Pharmacokinetics of a drug depends on patient-related factors as well as on the drug’s chemical properties. Some patient-related factors like renal function, genetic makeup, sex and age can be used to predict the pharmacokinetic parameters in populations. For example, the half-life of some drugs, especially those that require both metabolism and excretion, may be remarkably long in the elderly.

Other factors are related to individual physiology.

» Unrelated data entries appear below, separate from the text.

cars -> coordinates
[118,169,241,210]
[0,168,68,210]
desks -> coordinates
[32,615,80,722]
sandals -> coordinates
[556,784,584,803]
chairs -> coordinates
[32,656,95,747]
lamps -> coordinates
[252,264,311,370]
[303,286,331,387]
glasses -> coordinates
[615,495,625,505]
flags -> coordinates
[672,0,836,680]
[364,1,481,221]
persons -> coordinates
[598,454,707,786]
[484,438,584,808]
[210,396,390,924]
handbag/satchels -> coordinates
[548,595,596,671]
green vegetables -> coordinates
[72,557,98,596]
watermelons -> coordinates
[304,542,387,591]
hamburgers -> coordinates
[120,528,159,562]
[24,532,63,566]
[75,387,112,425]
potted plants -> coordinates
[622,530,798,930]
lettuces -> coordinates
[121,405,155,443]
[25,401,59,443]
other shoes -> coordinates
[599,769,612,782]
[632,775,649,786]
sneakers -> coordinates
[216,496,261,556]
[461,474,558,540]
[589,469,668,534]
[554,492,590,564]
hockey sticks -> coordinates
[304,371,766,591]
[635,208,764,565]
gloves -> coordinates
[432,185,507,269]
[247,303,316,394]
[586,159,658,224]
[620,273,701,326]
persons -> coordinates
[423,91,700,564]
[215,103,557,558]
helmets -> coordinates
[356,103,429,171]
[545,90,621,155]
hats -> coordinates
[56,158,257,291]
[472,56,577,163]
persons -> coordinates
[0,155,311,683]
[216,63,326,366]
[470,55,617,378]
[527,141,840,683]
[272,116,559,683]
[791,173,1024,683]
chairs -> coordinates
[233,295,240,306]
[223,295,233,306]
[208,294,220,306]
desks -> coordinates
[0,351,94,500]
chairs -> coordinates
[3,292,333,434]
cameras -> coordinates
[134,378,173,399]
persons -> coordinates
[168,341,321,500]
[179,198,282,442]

The effects of some individual factors (eg, renal failure, obesity, hepatic failure, dehydration) can be reasonably predicted, but other factors are idiosyncratic and thus have unpredictable effects. Because of individual differences, drug administration must be based on each patient’s needs—traditionally, by empirically adjusting dosage until the therapeutic objective is met. This approach is frequently inadequate because it can delay optimal response or result in adverse effects.

 

Pharmacokinetic Analysis

Lack of efficacy and toxicity are considered to be major reasons for drug failures and pharmacokinetics governs them to a large extent. Compound with favourable pharmacokinetics is more likely to be efficacious and safe. Therefore, the preclinical pharmacokinetic evaluation should be comprehensive enough to ensure that compounds do not fail in the clinic. Preclinical ADME screening facilitates early elimination of weak candidates and directs the entire focus of the drug development program towards fewer potential lead candidates.

 

Toxicokinetics forms an integral part of toxicity study and is used to assess the exposure of candidates in toxicity models and correlate the drug levels in blood and various tissues with the toxicological findings. There is no certainty that the selected candidates will exhibit the desired target pharmacokinetic profile in humans and real human pharmacokinetic remains in suspense until the compound enters Phase-1 Clinical Trial.